Politics and Markets: The World’s Political-Economic Systems by Charles E. Lindblom

I began reading this book sometime around 1978. I finished it today. I don’t remember why I stopped reading it the first time. Through the years, I thought about picking it up again but never did. Until a few weeks ago.

Charles Lindblom (1917-2018) was a Yale professor of politics and economics. In Politics and Markets, he categorizes and analyzes the different ways nations are organized, concentrating on the relative roles played by governments and markets in countries ranging from the United States and United Kingdom on one end of the continuum to China, the Soviet Union and Cuba on the other. Since the book was published in 1977, he pays a lot more attention to communism than he would do today.

Reading this book is strange at times. Lindblom is describing something in great detail that you might feel you already know. Don’t we all understand how governments and markets work? Well, not as well as Prof. Lindblom did. (Still, if you had to teach relatively advanced students from another planet about the way governments and businesses operate on Earth, starting from scratch, Politics and Markets would make a very good text.)

The book left me with two main thoughts. The first is hardly a revelation: all countries, even Cuba circa 1976, are hybrids. All countries have governments, of course. But all of them also employ so-called “free markets” as well. No society is totally planned by the government, for good reasons. Even the most pervasive governments use markets for various purposes, as when money is paid to acquire consumer goods or to attract employees to better-paying jobs.

This makes China’s transition from a communist country to a leading participant in world markets easier to understand. The Chinese have retained the one-party control of communism while doing a better job at capitalism than many of their capitalist competitors. The issue is always what mechanisms (laws, regulations, civic education) should be used to insure that businesses are successful while serving the health and welfare of society. Neither total government control of the economy nor total freedom for business would make sense. 

The other thought is more surprising. We often hear that democracy and capitalism work well together. They say it’s something to do with freedom. Yet there is a serious conflict between democracy and big business. Lindblom explains how the people who run businesses must be encouraged or induced to keep the economy functioning. If government officials interfere too much (from the business perspective), companies can stop producing sufficient amounts of the goods and services the rest of us need, at prices we can afford. They can also decide to pay us to little to live on or employ too few of us. If business people don’t produce enough or raise prices too much, there’s inflation; if they don’t pay us enough or hire enough of us, there’s deflation..

Request 1: Retype the entries from the line containing "Outline whatever counts as left lung." through the end of the entries, both ends included, and leave the pictures out.

Available data:
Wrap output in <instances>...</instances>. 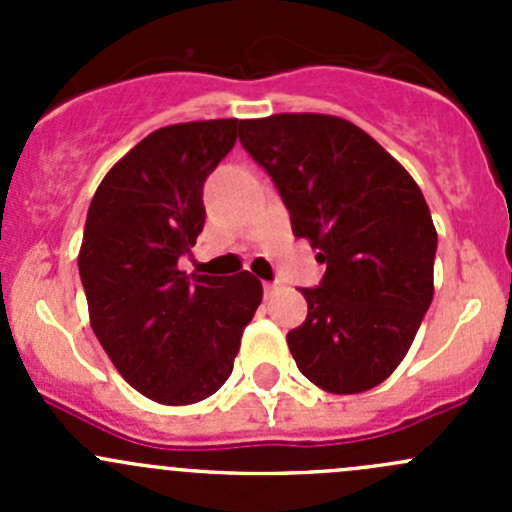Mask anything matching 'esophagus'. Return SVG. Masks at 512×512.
I'll return each mask as SVG.
<instances>
[{
  "instance_id": "esophagus-1",
  "label": "esophagus",
  "mask_w": 512,
  "mask_h": 512,
  "mask_svg": "<svg viewBox=\"0 0 512 512\" xmlns=\"http://www.w3.org/2000/svg\"><path fill=\"white\" fill-rule=\"evenodd\" d=\"M277 292V282H265V294L267 297H272V294Z\"/></svg>"
}]
</instances>
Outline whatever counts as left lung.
<instances>
[{
	"instance_id": "8db88e82",
	"label": "left lung",
	"mask_w": 512,
	"mask_h": 512,
	"mask_svg": "<svg viewBox=\"0 0 512 512\" xmlns=\"http://www.w3.org/2000/svg\"><path fill=\"white\" fill-rule=\"evenodd\" d=\"M240 143L267 170L292 232L327 265L304 287L307 319L287 334L319 389L359 394L401 364L433 299L438 235L421 188L369 133L322 113L240 121Z\"/></svg>"
}]
</instances>
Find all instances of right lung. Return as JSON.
I'll list each match as a JSON object with an SVG mask.
<instances>
[{
	"instance_id": "obj_1",
	"label": "right lung",
	"mask_w": 512,
	"mask_h": 512,
	"mask_svg": "<svg viewBox=\"0 0 512 512\" xmlns=\"http://www.w3.org/2000/svg\"><path fill=\"white\" fill-rule=\"evenodd\" d=\"M237 131V118L158 128L108 170L86 215L79 275L91 327L123 379L158 404L213 396L262 302L250 272L178 270L203 232L205 180Z\"/></svg>"
}]
</instances>
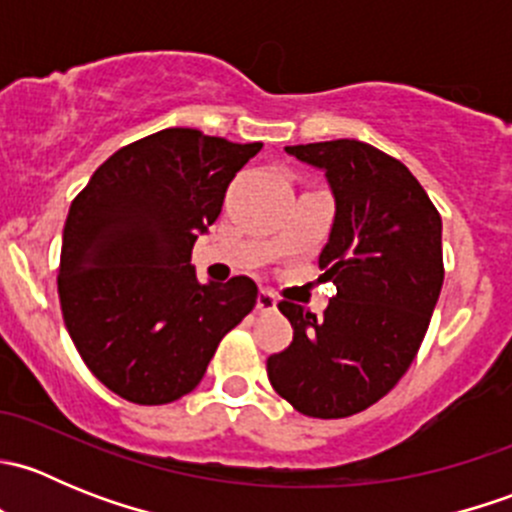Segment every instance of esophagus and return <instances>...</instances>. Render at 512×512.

Request 2: According to the review of Politics and Markets, in what year was the book published?

Correct result 1:
Outline whatever counts as left lung.
<instances>
[{
	"instance_id": "8db88e82",
	"label": "left lung",
	"mask_w": 512,
	"mask_h": 512,
	"mask_svg": "<svg viewBox=\"0 0 512 512\" xmlns=\"http://www.w3.org/2000/svg\"><path fill=\"white\" fill-rule=\"evenodd\" d=\"M240 143L267 170L292 232L327 265L304 287L307 319L287 334L319 389L359 394L401 364L433 299L438 235L421 188L369 133L322 113L240 121Z\"/></svg>"
}]
</instances>
Find all instances of right lung. Return as JSON.
I'll list each match as a JSON object with an SVG mask.
<instances>
[{
	"instance_id": "obj_1",
	"label": "right lung",
	"mask_w": 512,
	"mask_h": 512,
	"mask_svg": "<svg viewBox=\"0 0 512 512\" xmlns=\"http://www.w3.org/2000/svg\"><path fill=\"white\" fill-rule=\"evenodd\" d=\"M237 131V118L158 128L108 170L86 215L79 275L91 327L123 379L158 404L213 396L262 302L250 272L178 270L203 232L205 180Z\"/></svg>"
}]
</instances>
Segment every instance of esophagus and return <instances>...</instances>. Render at 512×512.

Correct result 2: 1977